So we had a big bee day yesterday. Moved three hives that were just brood boxes and put supers on two (the last needs a super as well but I don't have one ready yet)
At our home yard we have hive A and B. B has been going gangbusters pretty much all winter, 20x the entrance activity compared to A. Yesterday we decided to inspect both and swap their locations to boos As population.
A was going OK - brood box with small patches of brood surrounded by honey and pollen, super with no capped frames but lots of open nectar. B was insane! I've never seen so many bees in a hive, and it's got two supers and a brood box. The first super had 10 deep frames of fully capped honey, and the top super had 10 frames of about half capped honey.
The brood box was packed with bees and that queen's brood is crazy - wall to wall brood on most frames, lots of pollen in the outside frames. We decided to split as she looked like she didn't have much space to lay and there was a bit of drone brood around the place. We had a 5 frame nuc so I gave them one frame of honey, one frame pollen and sealed brood, the frame the old queen was on with open brood, and two foundation frames. Pattern was HBBFF. Shook some extra bees into it, and sit it a few steps away from the parent hive with a leafy branch over the front.
Swapped A and B an there's lots of activity at both hives now, but not much at the nuc. Sorry for the long post but my questions are:
1. did I do the split right? Should I worry there isn't much nuc activity? I really don't want to lose this queen!
2. Hive B is now queenless - what's my next move? When should I check for queen cells, or a laying queen?

**Information given:**
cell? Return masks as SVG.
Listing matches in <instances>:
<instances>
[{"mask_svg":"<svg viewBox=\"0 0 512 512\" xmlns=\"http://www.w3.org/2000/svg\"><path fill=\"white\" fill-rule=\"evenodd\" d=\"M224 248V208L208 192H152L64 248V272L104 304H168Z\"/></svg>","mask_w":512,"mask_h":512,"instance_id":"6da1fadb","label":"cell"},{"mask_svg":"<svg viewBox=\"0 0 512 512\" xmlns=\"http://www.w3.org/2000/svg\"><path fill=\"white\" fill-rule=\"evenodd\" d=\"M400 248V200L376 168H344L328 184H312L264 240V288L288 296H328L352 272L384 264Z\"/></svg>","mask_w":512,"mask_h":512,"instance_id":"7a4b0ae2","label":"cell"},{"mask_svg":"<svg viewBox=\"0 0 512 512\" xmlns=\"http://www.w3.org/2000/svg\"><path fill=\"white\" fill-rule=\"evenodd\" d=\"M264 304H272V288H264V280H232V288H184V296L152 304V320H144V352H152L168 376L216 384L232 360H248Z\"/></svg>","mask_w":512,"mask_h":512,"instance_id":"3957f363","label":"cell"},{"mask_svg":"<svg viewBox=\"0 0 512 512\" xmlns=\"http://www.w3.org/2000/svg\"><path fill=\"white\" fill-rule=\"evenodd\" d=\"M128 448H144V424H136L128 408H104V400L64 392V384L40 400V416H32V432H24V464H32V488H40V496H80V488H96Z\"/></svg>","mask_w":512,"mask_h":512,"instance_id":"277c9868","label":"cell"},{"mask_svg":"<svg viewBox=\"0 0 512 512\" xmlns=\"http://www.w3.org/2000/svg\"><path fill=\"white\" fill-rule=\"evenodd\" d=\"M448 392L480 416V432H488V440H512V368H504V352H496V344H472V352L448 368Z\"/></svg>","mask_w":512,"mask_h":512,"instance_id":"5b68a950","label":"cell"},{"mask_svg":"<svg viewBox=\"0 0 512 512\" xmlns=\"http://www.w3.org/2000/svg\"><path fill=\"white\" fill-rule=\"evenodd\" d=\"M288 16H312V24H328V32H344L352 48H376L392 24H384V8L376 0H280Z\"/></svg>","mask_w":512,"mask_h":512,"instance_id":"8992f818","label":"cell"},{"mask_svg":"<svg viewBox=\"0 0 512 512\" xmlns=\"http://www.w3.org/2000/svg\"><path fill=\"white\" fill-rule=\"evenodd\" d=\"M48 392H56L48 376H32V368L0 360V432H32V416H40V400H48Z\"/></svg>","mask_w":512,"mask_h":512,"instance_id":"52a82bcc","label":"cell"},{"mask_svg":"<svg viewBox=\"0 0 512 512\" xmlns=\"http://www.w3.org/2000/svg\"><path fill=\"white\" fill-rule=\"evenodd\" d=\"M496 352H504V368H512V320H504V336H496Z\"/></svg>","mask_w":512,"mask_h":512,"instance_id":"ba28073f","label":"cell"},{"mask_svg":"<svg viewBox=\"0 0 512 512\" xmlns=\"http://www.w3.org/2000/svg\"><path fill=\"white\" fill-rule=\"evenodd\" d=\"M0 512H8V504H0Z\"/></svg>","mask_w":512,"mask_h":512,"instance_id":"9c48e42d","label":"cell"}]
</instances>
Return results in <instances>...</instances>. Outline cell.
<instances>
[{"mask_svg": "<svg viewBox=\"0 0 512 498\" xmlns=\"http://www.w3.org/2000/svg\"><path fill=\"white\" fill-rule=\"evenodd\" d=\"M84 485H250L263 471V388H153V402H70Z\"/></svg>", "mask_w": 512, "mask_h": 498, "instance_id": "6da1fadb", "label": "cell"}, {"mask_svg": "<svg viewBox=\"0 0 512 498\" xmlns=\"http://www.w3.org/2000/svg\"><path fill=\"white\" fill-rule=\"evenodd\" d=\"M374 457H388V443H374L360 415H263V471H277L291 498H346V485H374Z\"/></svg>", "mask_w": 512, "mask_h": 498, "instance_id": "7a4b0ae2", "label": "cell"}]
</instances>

**How to complete this task:**
What frame pattern does the beekeeping post give for the 5-frame nuc made from hive B?

**Response to the task:**
HBBFF